= Anatoly Zatin =

Russian composer

Anatoly Zatin, also spelled Anatoli Zatine (Анатолий Борисович Затин; born 23 March 1954, Uzhhorod, Ukrainian SSR), is a composer, pianist, orchestral conductor and pedagogue. Born in the USSR, he acquired Mexican citizenship in 1996.

== Education ==

Born into a musical family, Zatin began his music education at age 3. In 1968 he won first prize at a competition for young composers and pianists in Kiev.

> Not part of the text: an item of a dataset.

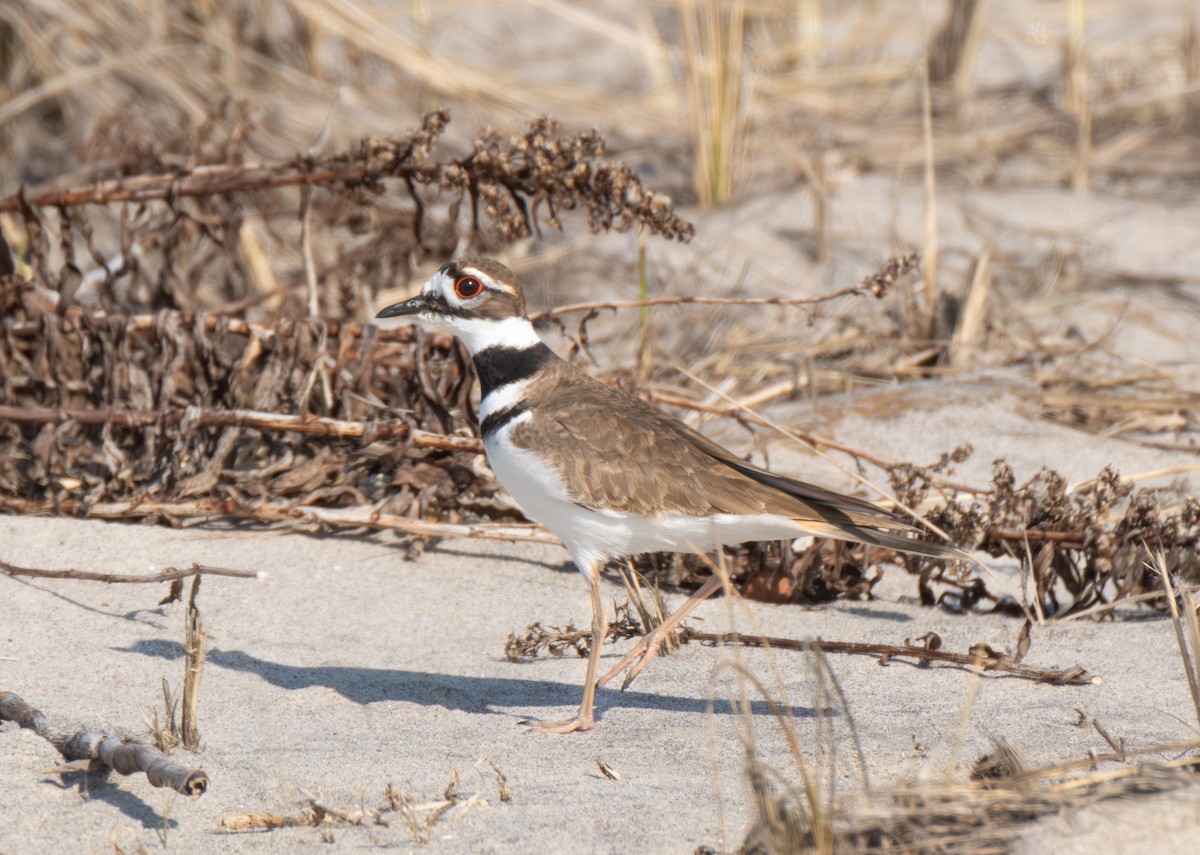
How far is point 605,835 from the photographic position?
246 centimetres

In 1979, Zatin joined the USSR Union of Composers and the St Petersburg Union of Composers.

== Professional career ==
Zatin taught at the Modest Mussorgsky Music College in Leningrad, and upon graduating from the conservatory in 1981 served as faculty of composition, orchestration and chamber music at the Leningrad Conservatory (1981–1983).

Since 1992, Zatin lives and works in Mexico. He taught at the University of Guadalajara in 1991–2001 and founded the Anatoly Zatin International Music Academy (AIMAZ) in Guadalajara, Jalisco, in 1996. Since 2001 he is professor at the University of Colima, where he coordinated the music department in 2001–2011 and served as dean at the Fine Arts Institute (IUBA) in 2011–2016.

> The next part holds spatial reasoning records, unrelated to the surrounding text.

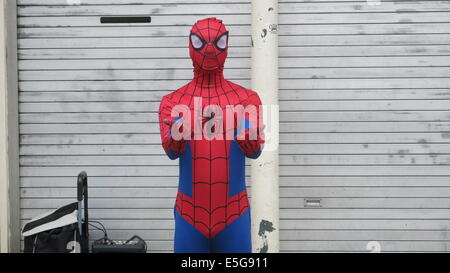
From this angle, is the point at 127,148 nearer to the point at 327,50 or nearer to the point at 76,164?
the point at 76,164

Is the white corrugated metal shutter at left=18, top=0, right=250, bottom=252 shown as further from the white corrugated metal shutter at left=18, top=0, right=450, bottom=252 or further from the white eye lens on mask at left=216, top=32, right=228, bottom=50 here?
the white eye lens on mask at left=216, top=32, right=228, bottom=50

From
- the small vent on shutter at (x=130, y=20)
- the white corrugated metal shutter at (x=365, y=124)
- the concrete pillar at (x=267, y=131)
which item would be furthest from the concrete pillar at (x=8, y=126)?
the white corrugated metal shutter at (x=365, y=124)

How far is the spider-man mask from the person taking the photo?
138 inches

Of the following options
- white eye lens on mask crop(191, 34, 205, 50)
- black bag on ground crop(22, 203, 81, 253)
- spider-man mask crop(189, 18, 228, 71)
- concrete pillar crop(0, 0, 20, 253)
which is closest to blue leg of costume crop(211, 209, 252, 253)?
spider-man mask crop(189, 18, 228, 71)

In 2003, with pianist Vlada Vassilieva, Zatin founded Duo Petrof. In 2008, Zatin was named Petrof Artist internationally.

Zatin has collaborated with such musicians as Timofei Dokschitzer, Vitaly Buyanovsky, Vladimir Kafelnikov, Onorio Zaralli, Ravil Martynov, Vladimir Viardo, Dmitri Bashkirov, Jean Dubé and Shigeyuki Takano.

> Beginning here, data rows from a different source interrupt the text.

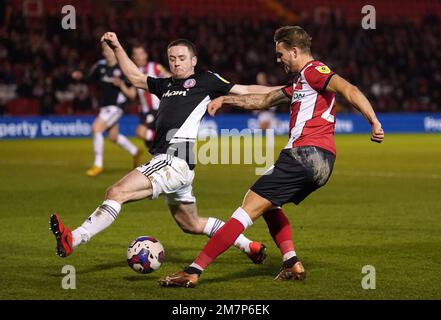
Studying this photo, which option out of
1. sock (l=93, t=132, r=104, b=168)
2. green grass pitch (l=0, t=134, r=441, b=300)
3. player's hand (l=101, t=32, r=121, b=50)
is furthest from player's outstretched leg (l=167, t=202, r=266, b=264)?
sock (l=93, t=132, r=104, b=168)

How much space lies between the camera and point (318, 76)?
7285 mm

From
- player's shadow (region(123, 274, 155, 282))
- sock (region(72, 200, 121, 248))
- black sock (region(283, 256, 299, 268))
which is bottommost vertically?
player's shadow (region(123, 274, 155, 282))

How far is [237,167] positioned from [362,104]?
13.1 m

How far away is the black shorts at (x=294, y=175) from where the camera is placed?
734cm

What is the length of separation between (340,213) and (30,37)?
20799 mm

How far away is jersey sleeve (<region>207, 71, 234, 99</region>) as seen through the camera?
815 centimetres

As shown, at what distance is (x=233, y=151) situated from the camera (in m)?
24.5

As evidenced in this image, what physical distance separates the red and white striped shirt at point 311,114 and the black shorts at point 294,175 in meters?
0.08

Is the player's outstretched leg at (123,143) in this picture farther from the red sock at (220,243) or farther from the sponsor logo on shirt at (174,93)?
the red sock at (220,243)

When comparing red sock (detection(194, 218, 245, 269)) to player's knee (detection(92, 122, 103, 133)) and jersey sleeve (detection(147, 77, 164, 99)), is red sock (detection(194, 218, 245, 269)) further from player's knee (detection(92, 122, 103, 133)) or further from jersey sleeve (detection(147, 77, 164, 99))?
player's knee (detection(92, 122, 103, 133))

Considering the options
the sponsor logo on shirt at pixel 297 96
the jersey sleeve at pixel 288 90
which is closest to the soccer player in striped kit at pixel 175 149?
the jersey sleeve at pixel 288 90

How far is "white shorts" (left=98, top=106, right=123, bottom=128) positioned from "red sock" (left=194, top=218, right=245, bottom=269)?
10.9 meters

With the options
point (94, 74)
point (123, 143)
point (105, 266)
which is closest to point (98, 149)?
point (123, 143)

Zatin was awarded the prestigious Mozart Medal in 2015 and the UNICEF Medal of Honour in 1990 for his activities as pianist and conductor. He has toured Sweden, Norway, Finland, among other countries.

== Works ==
Concertos:
- Triple concerto for French Horn, Trumpet, Piano and Orchestra
- Double concerto for Flute, Harpsichord and Orchestra
- Double concerto for Trumpet, Piano and Strings
- Rhapsody for Piano and Orchestra on themes by Nino Rota

Opera/Musical:
- Беспечный Гражданин / “Careless Citizen” (Musical Scenes)
- Кошмарные Сновидения в Херсонской Губернии / “Terrible Nightmares in the Kherson province” (Opera Buffa)
- Любовь до гроба / “Love to death” (Musical Spectacle)

Ballet:
- Вождь Краснокожих / “The Ransom of Red Chief”
- Фея / “The Fairy”

Piano Solo:
- Sonata nº. 1
- Sonata nº. 2 ("Shadows")
- “Paganini" Fantasy in 6 etudes
- Poem (2006)
- 3 Pieces: Invention, Funeral Music, Dance
- Variations for piano
- Preludes

Orchestral:
- Symphony
- Concerto for Orchestra
- Music for Orchestra

Ensemble:
- “Dedication” for violin ensemble
- “Melody” for cello ensemble
- Sonata for French Horn and Piano
- Sonata for Viola and Piano
- Polka for piano 4 hands and whistle (also for string quintet and piano 4 hands)
- Suite from Sergei Slonimsky's ballet Icarus for 2 pianos (2008)
- Jarabe Tapatio for two pianos (2010)
- Hexameron for 2 pianos, 12 hands (after Franz Liszt, 2011).
- Pictures at an Exhibition (after Mussorgsky) for 2 pianos (2019).

Vocal Music:
- Веселые Истории/ “Fun Stories” cantata for children's choir
- Romances

Cinema:
- Воздушный хоровод / “Aerial Dance” (I. Trachtengerz, Russia).
- Водная фантазия / “Water Fantasy” (I. Trachtengerz, Russia).
- Опасный человек / “Dangerous Person” (I. Shadkhan, Russia, 1988).
- Abril, el mes más cruel / “Abril, the cruelest month” (Boris Goldenblanc, Mexico, 1993).